- _DO THIS_: All entries must be extracted exactly, with nothing added or dropped.

[Spatial relation data]
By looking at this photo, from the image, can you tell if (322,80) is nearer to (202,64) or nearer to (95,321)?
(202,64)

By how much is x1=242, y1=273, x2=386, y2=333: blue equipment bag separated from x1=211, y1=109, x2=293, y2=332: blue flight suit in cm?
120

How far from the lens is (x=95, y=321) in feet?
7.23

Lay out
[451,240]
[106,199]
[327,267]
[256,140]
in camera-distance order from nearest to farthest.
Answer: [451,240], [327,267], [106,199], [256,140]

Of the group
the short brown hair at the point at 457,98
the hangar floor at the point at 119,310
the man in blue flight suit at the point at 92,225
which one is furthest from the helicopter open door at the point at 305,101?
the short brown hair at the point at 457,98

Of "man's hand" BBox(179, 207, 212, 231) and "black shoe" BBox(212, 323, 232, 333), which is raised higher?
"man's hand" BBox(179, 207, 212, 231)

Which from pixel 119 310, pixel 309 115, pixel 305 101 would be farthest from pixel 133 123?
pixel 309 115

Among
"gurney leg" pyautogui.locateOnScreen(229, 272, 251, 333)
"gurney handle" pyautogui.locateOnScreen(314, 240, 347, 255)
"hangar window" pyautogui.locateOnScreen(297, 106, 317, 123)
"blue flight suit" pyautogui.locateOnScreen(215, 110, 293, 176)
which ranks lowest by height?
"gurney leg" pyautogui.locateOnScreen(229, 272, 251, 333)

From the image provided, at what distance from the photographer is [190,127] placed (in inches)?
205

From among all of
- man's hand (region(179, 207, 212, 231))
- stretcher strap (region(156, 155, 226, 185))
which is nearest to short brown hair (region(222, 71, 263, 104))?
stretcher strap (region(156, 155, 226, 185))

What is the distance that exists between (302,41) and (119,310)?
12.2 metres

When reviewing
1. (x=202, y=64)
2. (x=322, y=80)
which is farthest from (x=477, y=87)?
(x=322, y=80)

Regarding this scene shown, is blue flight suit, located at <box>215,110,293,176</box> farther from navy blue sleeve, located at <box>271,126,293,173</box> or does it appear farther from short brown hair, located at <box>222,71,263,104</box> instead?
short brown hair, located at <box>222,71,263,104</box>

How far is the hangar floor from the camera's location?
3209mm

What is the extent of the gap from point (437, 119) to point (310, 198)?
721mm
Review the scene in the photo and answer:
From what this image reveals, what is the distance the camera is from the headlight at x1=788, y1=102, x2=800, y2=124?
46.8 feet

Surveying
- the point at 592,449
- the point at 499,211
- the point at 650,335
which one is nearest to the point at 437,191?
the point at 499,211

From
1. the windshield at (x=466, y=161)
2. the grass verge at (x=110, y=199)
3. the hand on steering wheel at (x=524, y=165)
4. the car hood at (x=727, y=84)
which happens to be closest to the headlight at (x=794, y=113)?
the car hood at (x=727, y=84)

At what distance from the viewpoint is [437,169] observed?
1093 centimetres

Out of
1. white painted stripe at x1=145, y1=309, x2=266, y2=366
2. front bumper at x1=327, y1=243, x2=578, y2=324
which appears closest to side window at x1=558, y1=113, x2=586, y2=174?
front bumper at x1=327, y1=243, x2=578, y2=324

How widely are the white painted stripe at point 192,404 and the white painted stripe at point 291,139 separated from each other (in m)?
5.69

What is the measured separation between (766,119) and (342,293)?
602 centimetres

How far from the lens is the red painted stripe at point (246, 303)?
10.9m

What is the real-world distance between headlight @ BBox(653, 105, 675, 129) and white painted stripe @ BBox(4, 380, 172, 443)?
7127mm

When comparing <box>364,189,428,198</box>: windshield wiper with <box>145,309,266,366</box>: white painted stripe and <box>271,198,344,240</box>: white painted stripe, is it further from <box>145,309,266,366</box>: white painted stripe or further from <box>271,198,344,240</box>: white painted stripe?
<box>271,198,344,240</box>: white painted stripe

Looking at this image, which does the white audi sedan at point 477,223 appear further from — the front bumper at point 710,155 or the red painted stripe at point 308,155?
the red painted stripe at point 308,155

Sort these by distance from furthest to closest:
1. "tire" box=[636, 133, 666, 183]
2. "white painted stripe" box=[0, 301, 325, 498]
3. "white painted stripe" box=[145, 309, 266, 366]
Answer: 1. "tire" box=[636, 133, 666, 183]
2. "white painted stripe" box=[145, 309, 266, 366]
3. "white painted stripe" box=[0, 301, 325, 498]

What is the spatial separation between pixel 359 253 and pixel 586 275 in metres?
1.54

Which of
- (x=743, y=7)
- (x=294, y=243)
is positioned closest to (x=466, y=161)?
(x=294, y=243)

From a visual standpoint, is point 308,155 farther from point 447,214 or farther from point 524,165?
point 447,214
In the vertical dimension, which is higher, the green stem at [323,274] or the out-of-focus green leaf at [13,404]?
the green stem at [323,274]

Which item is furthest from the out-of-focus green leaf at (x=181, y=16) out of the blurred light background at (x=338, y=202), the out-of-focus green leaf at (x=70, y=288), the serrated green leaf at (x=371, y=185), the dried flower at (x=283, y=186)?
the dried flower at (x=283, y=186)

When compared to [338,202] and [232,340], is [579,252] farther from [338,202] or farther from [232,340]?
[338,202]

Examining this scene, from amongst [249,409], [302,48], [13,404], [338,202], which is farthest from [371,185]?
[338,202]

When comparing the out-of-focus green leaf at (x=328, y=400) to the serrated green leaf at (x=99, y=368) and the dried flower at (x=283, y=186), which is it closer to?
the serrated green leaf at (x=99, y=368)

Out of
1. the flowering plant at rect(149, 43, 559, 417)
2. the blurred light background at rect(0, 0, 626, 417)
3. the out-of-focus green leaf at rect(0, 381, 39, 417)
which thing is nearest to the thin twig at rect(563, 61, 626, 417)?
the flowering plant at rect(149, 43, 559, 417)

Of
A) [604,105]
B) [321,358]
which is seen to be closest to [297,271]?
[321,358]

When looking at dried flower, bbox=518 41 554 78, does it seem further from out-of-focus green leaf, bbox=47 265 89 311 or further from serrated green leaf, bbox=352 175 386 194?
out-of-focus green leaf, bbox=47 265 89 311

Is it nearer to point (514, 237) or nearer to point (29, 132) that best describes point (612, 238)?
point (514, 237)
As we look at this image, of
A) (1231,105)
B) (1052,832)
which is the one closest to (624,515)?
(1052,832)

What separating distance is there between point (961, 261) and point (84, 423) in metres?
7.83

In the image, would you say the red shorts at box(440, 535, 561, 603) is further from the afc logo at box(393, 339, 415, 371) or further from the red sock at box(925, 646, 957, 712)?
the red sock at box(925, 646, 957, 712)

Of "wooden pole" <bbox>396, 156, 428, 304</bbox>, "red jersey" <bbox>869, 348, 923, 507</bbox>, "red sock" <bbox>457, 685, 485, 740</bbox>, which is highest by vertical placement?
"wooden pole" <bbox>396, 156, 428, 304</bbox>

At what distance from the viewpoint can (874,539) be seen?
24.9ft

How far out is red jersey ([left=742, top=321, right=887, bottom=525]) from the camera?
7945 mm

- _ANSWER_:
By looking at this photo, from the image, can you tell if (322,80) is nearer to (202,64) or nearer to (95,321)?
(202,64)

By how much is x1=242, y1=273, x2=386, y2=333: blue equipment bag separated from x1=211, y1=109, x2=293, y2=332: blue flight suit in cm?
120

How far from the lens is (x=95, y=321) in feet?
7.23

Lay out
[451,240]
[106,199]
[327,267]
[256,140]
in camera-distance order from nearest to farthest.
Answer: [451,240], [327,267], [106,199], [256,140]

Of the group
the short brown hair at the point at 457,98
the hangar floor at the point at 119,310
the man in blue flight suit at the point at 92,225
which one is furthest from the helicopter open door at the point at 305,101?
the short brown hair at the point at 457,98

Of "man's hand" BBox(179, 207, 212, 231) and "black shoe" BBox(212, 323, 232, 333), which is raised higher?
"man's hand" BBox(179, 207, 212, 231)

Which from pixel 119 310, pixel 309 115, pixel 305 101 would be farthest from pixel 133 123?
pixel 309 115

Among
"gurney leg" pyautogui.locateOnScreen(229, 272, 251, 333)
"gurney handle" pyautogui.locateOnScreen(314, 240, 347, 255)
"hangar window" pyautogui.locateOnScreen(297, 106, 317, 123)
"blue flight suit" pyautogui.locateOnScreen(215, 110, 293, 176)
which ranks lowest by height?
"gurney leg" pyautogui.locateOnScreen(229, 272, 251, 333)

From the image provided, at what distance from the photographer is [190,127] placed (in inches)?
205

From among all of
- man's hand (region(179, 207, 212, 231))
- stretcher strap (region(156, 155, 226, 185))
which is nearest to short brown hair (region(222, 71, 263, 104))?
stretcher strap (region(156, 155, 226, 185))

What is the distance that exists between (302,41) and (119,310)?
12.2 metres

When reviewing
1. (x=202, y=64)
2. (x=322, y=80)
which is farthest from (x=477, y=87)?
(x=322, y=80)

Regarding this scene shown, is blue flight suit, located at <box>215,110,293,176</box> farther from navy blue sleeve, located at <box>271,126,293,173</box> or does it appear farther from short brown hair, located at <box>222,71,263,104</box> instead?
short brown hair, located at <box>222,71,263,104</box>

How far is the hangar floor from the camera's location?
3209mm

What is the extent of the gap from point (437, 119) to point (310, 198)?
721mm
Review the scene in the photo and answer:
From what this image reveals, what is the distance the camera is from the headlight at x1=788, y1=102, x2=800, y2=124?
46.8 feet

Surveying
- the point at 592,449
- the point at 499,211
- the point at 650,335
which one is nearest to the point at 437,191?
the point at 499,211

From
1. the windshield at (x=466, y=161)
2. the grass verge at (x=110, y=199)
3. the hand on steering wheel at (x=524, y=165)
4. the car hood at (x=727, y=84)
which happens to be closest to the headlight at (x=794, y=113)?
the car hood at (x=727, y=84)

At what distance from the viewpoint is [437,169] observed?
1093 centimetres

Out of
1. white painted stripe at x1=145, y1=309, x2=266, y2=366
2. front bumper at x1=327, y1=243, x2=578, y2=324
which appears closest to side window at x1=558, y1=113, x2=586, y2=174?
front bumper at x1=327, y1=243, x2=578, y2=324

How widely are the white painted stripe at point 192,404 and the white painted stripe at point 291,139 separated from each other (in m)?
5.69

What is the measured separation between (766,119) and (342,293)?
602 centimetres

How far from the lens is the red painted stripe at point (246, 303)?
10.9m

What is the real-world distance between headlight @ BBox(653, 105, 675, 129) and white painted stripe @ BBox(4, 380, 172, 443)?
7127mm

When comparing <box>364,189,428,198</box>: windshield wiper with <box>145,309,266,366</box>: white painted stripe and <box>271,198,344,240</box>: white painted stripe, is it further from <box>145,309,266,366</box>: white painted stripe or further from <box>271,198,344,240</box>: white painted stripe?
<box>271,198,344,240</box>: white painted stripe

Looking at this image, which does the white audi sedan at point 477,223 appear further from — the front bumper at point 710,155 or the red painted stripe at point 308,155?
the red painted stripe at point 308,155

Sort these by distance from furthest to closest:
1. "tire" box=[636, 133, 666, 183]
2. "white painted stripe" box=[0, 301, 325, 498]
3. "white painted stripe" box=[145, 309, 266, 366]
Answer: 1. "tire" box=[636, 133, 666, 183]
2. "white painted stripe" box=[145, 309, 266, 366]
3. "white painted stripe" box=[0, 301, 325, 498]

What is the spatial separation between pixel 359 253 and pixel 586 275 in metres?
1.54

Which of
- (x=743, y=7)
- (x=294, y=243)
is positioned closest to (x=466, y=161)?
(x=294, y=243)

From a visual standpoint, is point 308,155 farther from point 447,214 or farther from point 524,165?
point 447,214
In the vertical dimension, which is higher, the green stem at [323,274] or the out-of-focus green leaf at [13,404]?
the green stem at [323,274]

Which item is furthest from the out-of-focus green leaf at (x=181, y=16) out of the blurred light background at (x=338, y=202), the out-of-focus green leaf at (x=70, y=288), the serrated green leaf at (x=371, y=185), the dried flower at (x=283, y=186)?
the dried flower at (x=283, y=186)

When compared to [338,202] and [232,340], is [579,252] farther from [338,202] or farther from [232,340]?
[338,202]

Examining this scene, from amongst [249,409], [302,48], [13,404], [338,202], which is farthest from [371,185]?
[338,202]

When comparing the out-of-focus green leaf at (x=328, y=400) to the serrated green leaf at (x=99, y=368) and the dried flower at (x=283, y=186), which is it closer to?
the serrated green leaf at (x=99, y=368)

Out of
1. the flowering plant at rect(149, 43, 559, 417)
2. the blurred light background at rect(0, 0, 626, 417)
3. the out-of-focus green leaf at rect(0, 381, 39, 417)
which thing is nearest to the thin twig at rect(563, 61, 626, 417)?
the flowering plant at rect(149, 43, 559, 417)

Of
A) [604,105]
B) [321,358]
which is seen to be closest to [297,271]?
[321,358]

When looking at dried flower, bbox=518 41 554 78, does it seem further from out-of-focus green leaf, bbox=47 265 89 311 or further from serrated green leaf, bbox=352 175 386 194?
out-of-focus green leaf, bbox=47 265 89 311

Is it nearer to point (514, 237) or nearer to point (29, 132) that best describes point (612, 238)?
point (514, 237)
As we look at this image, of
A) (1231,105)
B) (1052,832)
which is the one closest to (624,515)?
(1052,832)

What separating distance is there between point (961, 261) and point (84, 423) in metres?
7.83

In the image, would you say the red shorts at box(440, 535, 561, 603) is further from the afc logo at box(393, 339, 415, 371) or further from the red sock at box(925, 646, 957, 712)?
the red sock at box(925, 646, 957, 712)

Of "wooden pole" <bbox>396, 156, 428, 304</bbox>, "red jersey" <bbox>869, 348, 923, 507</bbox>, "red sock" <bbox>457, 685, 485, 740</bbox>, which is highest by vertical placement?
"wooden pole" <bbox>396, 156, 428, 304</bbox>

At what distance from the viewpoint can (874,539) be seen?
24.9ft

How far out is red jersey ([left=742, top=321, right=887, bottom=525]) from the camera?
7945 mm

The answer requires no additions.